Esa noche comencé a sentirme mal, quise  vomitar. Me dormí convencida de que no estoy enferma del estómago, sino que son las palabras guardadas las que quiero vaciar. Desperté igual de enferma. No quise   levantarme, pero lo hice.
Como un robot me pongo en pie y me preparo para salir a la clínica. Mi pareja irá conmigo. Camino del lugar pienso que lo que venga  tengo que afrontarlo con valor. Nada de llanto ni escandalera. Valor. Dignidad.
Al llegar al mesón pregunto por la señorita con nombre de bailarina, con la seguridad que las secretarias me reconocen como peligrosa, porque no todos los pacientes son invitados a pasar a la salita enana del honor (o debería decir “horror”). Cuando la encargada aparece me dice con cara de huevona “a usted la conozco de alguna parte”. Me dan ganas de pegarle un combo y decirle “si pues, usted me llamó para darme una buena noticia hace un mes atrás”. No le digo nada, tal vez porque tengo la boca llena con una galleta. Nos sentamos en las mismas sillas de la otra vez, yo mirando por la ventana. Ella le pide a mi pareja que se retire ya que el protocolo no permite su presencia en tan solemne momento de la verdad. Me pregunto de qué sirve tener una pareja que me apoya si no la dejan quedarse conmigo. Protocolos de mierda. Te hacen esperar un mes completo para algo que seguramente toma tres días hacer, y luego te dejan sola recibiendo la condena.
Con la misma sonrisa de vendedora de la vez anterior, ella me explica que el resultado que ha regresado de la capital es negativo, y definitivo. Estoy sana. Que esta clínica realiza una técnica denominada Combi no se qué. Que seguramente esa técnica se confundió porque en mi cuerpo hay una proteína parecida a una parte del virus. Que en la capital sometieron la muestra a tres técnicas distintas y el resultado es el opuesto. Que si me repito alguna vez el examen no lo haga en esa misma clínica. Me levanto, tomo mis resultados y me despido con un “espero que no nos volvamos a ver” que no sé si me resultó muy amable.

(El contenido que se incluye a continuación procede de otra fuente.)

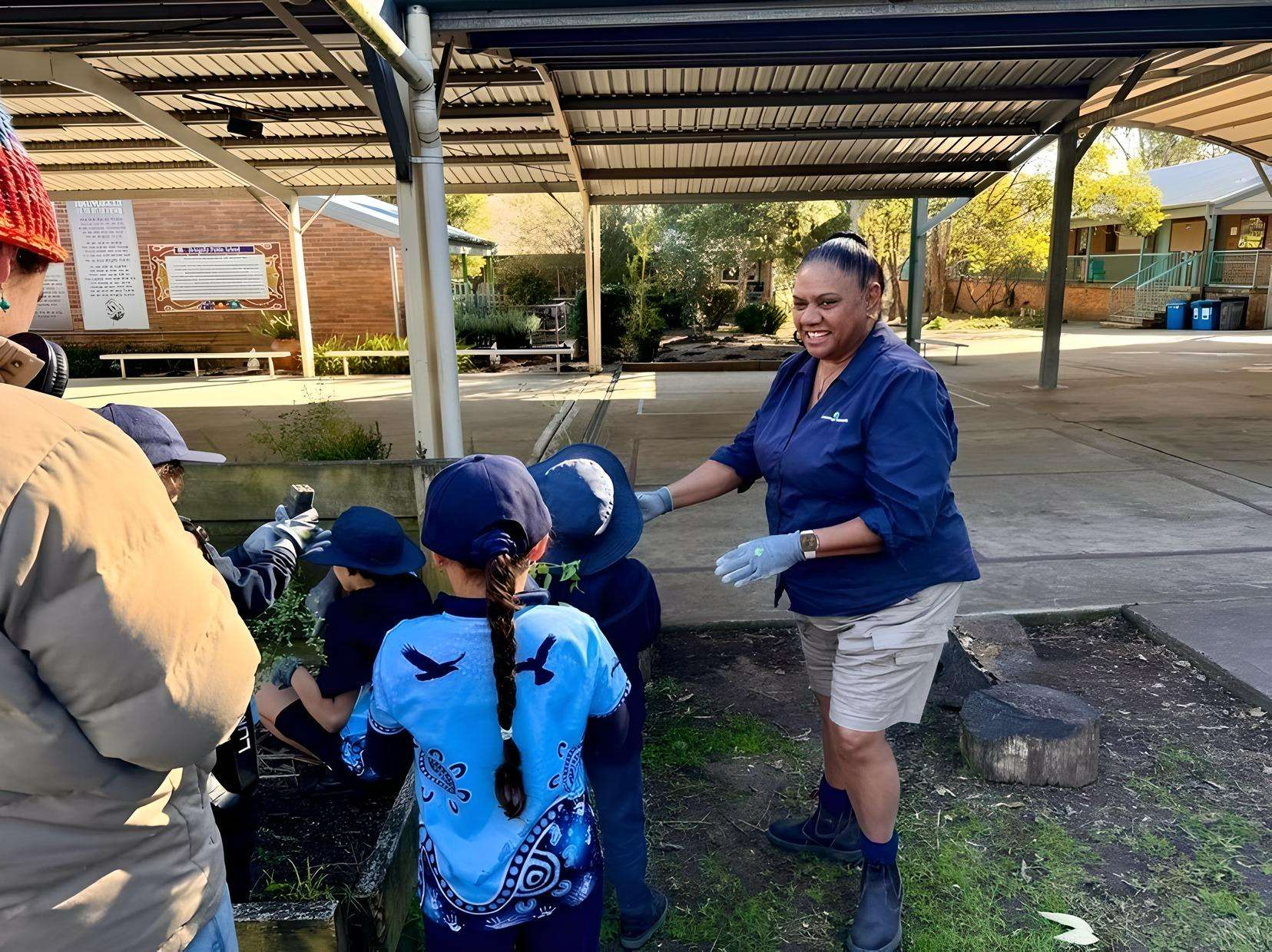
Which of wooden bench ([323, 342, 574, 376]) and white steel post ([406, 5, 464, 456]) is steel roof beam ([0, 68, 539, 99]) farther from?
wooden bench ([323, 342, 574, 376])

Increíble. La tecnología que todo lo puede, la que vale millones mientras hay gente muriendo de hambre, también se equivoca. Esas máquinas sofisticadas no dan cuenta de verdades, se confunden fíjese! Y nada de “disculpe, lamentamos su espera, su incertidumbre”. ¿Quién compensa mis dudas, los dolores de cabeza, las noches a saltos, el terror a morir? País de la gran mierda. Sistema privado de salud y la grandísima.

Salgo. Caminamos afuera juntos. Encendimos un cigarro en silencio. Qué alivio. Qué rabia. Que mezcla de sentimientos. No diré que el cielo me pareció más azul, las plantas más verdes o el aire más puro. Todo me pareció exactamente igual. La única distinta, era yo.